* _Instruction_
Reproduce the entries verbatim, starting at the line containing "In this image, would" and continuing through the final line of the entries, with both ends included.

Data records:
★ ★ ★ ★ ★ ★ ★

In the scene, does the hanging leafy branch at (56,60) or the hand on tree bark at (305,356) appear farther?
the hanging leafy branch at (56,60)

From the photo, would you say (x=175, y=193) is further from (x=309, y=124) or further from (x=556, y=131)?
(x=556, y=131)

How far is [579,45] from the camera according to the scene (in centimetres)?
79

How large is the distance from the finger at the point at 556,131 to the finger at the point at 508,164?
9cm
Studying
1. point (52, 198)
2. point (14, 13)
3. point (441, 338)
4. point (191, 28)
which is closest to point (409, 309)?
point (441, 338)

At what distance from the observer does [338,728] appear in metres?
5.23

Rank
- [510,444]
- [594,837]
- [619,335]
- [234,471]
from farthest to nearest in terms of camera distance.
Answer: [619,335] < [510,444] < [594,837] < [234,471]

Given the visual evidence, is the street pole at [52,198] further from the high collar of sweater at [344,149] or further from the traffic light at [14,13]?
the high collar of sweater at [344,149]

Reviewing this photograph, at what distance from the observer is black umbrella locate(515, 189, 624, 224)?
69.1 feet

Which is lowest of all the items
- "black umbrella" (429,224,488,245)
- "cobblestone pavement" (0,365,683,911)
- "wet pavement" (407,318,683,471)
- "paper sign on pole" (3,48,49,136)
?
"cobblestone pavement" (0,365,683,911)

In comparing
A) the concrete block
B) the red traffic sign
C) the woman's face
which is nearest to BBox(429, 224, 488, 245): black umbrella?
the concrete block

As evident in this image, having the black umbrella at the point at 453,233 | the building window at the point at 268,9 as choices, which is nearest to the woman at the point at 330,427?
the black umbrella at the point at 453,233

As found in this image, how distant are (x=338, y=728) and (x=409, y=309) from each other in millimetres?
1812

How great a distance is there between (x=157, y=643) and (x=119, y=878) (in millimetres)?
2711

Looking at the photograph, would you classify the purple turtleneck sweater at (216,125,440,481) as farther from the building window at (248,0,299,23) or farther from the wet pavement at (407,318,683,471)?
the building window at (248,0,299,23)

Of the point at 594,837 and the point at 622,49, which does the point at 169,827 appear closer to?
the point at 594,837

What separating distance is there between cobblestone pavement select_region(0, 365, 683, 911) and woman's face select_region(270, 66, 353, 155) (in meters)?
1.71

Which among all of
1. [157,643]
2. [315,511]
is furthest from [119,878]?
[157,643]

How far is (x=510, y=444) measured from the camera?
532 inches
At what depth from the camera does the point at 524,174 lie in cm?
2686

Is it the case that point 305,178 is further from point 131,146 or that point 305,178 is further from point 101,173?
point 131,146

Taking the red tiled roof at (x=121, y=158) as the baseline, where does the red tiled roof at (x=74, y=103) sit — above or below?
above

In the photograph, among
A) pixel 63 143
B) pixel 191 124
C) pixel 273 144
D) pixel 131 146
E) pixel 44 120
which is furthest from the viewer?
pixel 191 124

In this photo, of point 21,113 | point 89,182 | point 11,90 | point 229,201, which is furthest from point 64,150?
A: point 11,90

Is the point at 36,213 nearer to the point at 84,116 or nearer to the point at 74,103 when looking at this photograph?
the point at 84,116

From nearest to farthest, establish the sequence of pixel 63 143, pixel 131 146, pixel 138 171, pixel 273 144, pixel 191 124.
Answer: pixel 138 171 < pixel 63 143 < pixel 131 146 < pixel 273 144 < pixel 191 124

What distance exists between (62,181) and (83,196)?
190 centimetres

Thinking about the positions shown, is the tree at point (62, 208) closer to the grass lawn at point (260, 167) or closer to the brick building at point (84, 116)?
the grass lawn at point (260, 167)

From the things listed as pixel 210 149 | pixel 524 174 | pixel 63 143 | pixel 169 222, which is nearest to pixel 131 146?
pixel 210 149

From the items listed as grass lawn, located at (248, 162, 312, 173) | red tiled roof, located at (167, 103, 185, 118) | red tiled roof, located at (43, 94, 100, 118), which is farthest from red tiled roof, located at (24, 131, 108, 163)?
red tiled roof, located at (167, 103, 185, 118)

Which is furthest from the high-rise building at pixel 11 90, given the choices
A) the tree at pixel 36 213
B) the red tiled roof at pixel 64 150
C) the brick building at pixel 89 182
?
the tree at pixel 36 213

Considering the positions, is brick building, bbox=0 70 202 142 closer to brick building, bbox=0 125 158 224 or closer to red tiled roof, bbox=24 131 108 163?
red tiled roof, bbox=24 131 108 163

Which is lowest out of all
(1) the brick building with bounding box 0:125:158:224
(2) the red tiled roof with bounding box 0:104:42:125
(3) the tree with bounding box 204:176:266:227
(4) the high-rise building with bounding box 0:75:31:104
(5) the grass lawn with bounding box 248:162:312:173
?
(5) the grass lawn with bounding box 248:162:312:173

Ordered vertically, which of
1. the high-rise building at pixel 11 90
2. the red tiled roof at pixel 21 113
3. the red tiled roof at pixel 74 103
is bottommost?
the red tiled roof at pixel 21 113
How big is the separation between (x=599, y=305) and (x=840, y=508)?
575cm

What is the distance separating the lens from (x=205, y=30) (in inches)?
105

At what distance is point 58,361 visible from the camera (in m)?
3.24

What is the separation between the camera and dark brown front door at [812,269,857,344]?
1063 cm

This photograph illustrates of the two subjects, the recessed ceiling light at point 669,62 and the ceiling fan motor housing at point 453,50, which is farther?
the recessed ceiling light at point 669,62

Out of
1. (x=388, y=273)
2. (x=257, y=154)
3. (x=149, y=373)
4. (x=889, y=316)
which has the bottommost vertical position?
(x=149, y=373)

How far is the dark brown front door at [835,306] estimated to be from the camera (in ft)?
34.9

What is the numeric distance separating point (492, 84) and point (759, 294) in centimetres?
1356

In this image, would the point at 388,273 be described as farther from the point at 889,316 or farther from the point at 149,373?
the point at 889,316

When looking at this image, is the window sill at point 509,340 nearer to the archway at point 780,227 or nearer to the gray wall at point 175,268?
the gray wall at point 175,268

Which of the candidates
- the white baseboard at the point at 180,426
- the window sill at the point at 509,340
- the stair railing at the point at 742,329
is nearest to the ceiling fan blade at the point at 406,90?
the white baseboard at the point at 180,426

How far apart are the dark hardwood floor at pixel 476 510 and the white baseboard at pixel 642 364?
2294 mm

★ ★ ★ ★ ★ ★ ★

* _Exercise output_
In this image, would the point at 388,273 be described as farther from the point at 889,316 or farther from the point at 149,373?
the point at 889,316

When looking at this image, is the window sill at point 509,340 nearer to the archway at point 780,227 or nearer to the gray wall at point 175,268?
the gray wall at point 175,268

Which of the candidates
- the white baseboard at the point at 180,426
- the window sill at the point at 509,340
- the stair railing at the point at 742,329
is nearest to the ceiling fan blade at the point at 406,90?
the white baseboard at the point at 180,426

How far apart are the dark hardwood floor at pixel 476 510 and the white baseboard at pixel 642 364?
2294 mm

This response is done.